Bulan di dekat horizon, baik saat baru terbit maupun akan tenggelam, terlihat lebih besar dibandingkan saat Bulan ada di atas kepala. Kondisi serupa terjadi saat melihat Matahari terbit atau terbenam dibandingkan saat Matahari di atas kepala.
Kondisi itu terjadi akibat refraksi atau pembiasan cahaya Bulan oleh atmosfer Bumi. Saat melihat Bulan di dekat horizon, pandangan manusia lewat atmosfer seolah-olah lebih tebal dibandingkan saat memandang Bulan di atas kepala. Sejatinya, tebal atmosfer Bumi sama. Beda ketebalan ialah konsekuensi posisi pengamat pada obyek langit.
“Refraksi atmosfer juga mengubah bentuk dan warna Bulan, tergantung banyak debu dan uap air di atmosfer,” ucapnya. Bentuk Bulan bisa jadi lebih lonjong, bahkan kotak, dan warnanya bisa bertambah merah atau oranye.
Mitos versus fakta
Sebagai fenomena astrologi, supermoon memunculkan banyak mitos, mulai dari kegilaan massal hingga isu kehancuran Bumi. Itu tak pernah terbukti.
Namun, mendekatnya Bulan pada Bumi itu punya dampak, yakni meningkatnya pasang air laut. Gaya gravitasi Bulan menarik volume air laut hingga memicu pasang laut di Bumi dan surut di sisi lain. “Dampak pasang laut tak akan besar sehingga warga di pesisir landai tak perlu khawatir,” kata peneliti klimatologi laut Badan Informasi Geospasial Ibnu Sofian.
Bulan purnama di perige ialah peristiwa tahunan. Hal yang membedakan hanya jaraknya bervariasi. Purnama di perige Senin ini diperkirakan menaikkan tinggi muka air laut 10-20 sentimeter (cm) dari tinggi rata-rata air laut. Namun, fenomena La Nina menaikkan tinggi muka air laut 10-20 cm dari rata-rata. “Jadi Bulan di perige kali ini akan menaikkan muka laut 20-40 cm,” ujar Ibnu.

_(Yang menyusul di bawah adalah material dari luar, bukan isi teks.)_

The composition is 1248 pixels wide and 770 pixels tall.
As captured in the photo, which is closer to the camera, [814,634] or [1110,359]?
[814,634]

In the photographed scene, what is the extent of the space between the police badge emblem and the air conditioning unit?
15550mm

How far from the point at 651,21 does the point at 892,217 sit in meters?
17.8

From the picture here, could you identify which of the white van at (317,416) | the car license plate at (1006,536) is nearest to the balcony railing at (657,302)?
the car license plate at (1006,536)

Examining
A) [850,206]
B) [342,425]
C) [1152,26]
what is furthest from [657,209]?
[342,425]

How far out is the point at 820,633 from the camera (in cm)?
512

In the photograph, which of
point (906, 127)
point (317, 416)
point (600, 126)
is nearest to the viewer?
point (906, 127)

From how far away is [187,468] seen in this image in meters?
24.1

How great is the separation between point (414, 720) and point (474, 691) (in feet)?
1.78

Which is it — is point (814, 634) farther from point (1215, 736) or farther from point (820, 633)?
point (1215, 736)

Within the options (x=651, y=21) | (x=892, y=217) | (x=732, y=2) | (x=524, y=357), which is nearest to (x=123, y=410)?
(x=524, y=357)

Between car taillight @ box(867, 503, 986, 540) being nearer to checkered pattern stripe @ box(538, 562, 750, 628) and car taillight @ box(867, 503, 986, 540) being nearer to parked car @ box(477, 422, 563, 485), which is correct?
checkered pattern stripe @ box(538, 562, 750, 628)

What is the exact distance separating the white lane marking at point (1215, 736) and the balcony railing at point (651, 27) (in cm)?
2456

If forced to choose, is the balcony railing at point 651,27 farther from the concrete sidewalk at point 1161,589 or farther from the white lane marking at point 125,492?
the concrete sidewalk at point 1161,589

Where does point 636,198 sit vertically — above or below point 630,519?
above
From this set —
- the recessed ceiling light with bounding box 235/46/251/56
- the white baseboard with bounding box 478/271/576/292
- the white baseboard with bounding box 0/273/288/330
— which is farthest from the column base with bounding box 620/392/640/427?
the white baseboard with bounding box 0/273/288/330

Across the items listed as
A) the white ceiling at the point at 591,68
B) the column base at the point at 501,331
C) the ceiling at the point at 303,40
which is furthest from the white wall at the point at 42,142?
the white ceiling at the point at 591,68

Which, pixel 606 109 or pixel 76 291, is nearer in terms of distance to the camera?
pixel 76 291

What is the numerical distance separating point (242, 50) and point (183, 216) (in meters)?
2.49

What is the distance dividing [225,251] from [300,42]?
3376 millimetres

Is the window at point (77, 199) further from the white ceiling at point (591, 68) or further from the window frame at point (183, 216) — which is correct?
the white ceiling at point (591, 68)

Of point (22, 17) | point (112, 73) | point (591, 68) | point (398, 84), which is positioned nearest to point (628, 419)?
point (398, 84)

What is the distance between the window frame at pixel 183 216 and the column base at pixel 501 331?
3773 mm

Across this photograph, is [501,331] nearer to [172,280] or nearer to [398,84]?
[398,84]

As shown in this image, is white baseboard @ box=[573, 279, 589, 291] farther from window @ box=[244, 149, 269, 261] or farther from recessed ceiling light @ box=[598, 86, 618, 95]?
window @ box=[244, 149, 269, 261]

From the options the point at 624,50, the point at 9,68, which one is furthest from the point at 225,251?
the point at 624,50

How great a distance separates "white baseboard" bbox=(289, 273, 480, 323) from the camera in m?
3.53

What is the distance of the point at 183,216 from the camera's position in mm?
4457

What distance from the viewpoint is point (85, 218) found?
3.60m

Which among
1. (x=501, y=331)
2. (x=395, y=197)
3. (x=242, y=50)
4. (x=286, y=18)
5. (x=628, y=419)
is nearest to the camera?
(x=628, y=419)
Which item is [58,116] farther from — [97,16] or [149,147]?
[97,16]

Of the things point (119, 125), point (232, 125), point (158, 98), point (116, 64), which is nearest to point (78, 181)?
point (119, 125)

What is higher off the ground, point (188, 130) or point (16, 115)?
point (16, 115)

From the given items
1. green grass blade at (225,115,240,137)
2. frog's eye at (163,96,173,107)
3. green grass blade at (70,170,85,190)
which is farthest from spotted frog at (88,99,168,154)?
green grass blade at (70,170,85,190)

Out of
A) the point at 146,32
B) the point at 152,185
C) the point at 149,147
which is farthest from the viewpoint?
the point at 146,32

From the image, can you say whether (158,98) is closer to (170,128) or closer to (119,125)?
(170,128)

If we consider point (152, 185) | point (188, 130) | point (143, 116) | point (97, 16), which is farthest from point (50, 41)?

Namun, terjadinya pasang tak sama di tiap daerah, tinggi dan waktunya. Pasang lebih tinggi di perairan dalam atau selat sempit karena lebih banyak volume air laut tertarik Bulan.
Di Jakarta, pasang maksimal akan terjadi pukul 08.00-09.00. Lalu surut maksimum pada pukul 20.00. Itu menguntungkan karena hujan ekstrem di Jakarta belakangan ini terjadi jelang sore hingga petang atau saat laut menuju surut. Itu akan membuat limpasan air hujan lebih lancar menuju laut dan mengurangi potensi banjir.
(SPACE.COM/PHYS.ORG/NASA.GOV/SKYANDTELESCOPE.COM)–M ZAID WAHYUDI
—————-
Versi cetak artikel ini terbit di harian Kompas edisi 14 November 2016, di halaman 14 dengan judul “Purnama yang Menghebohkan”.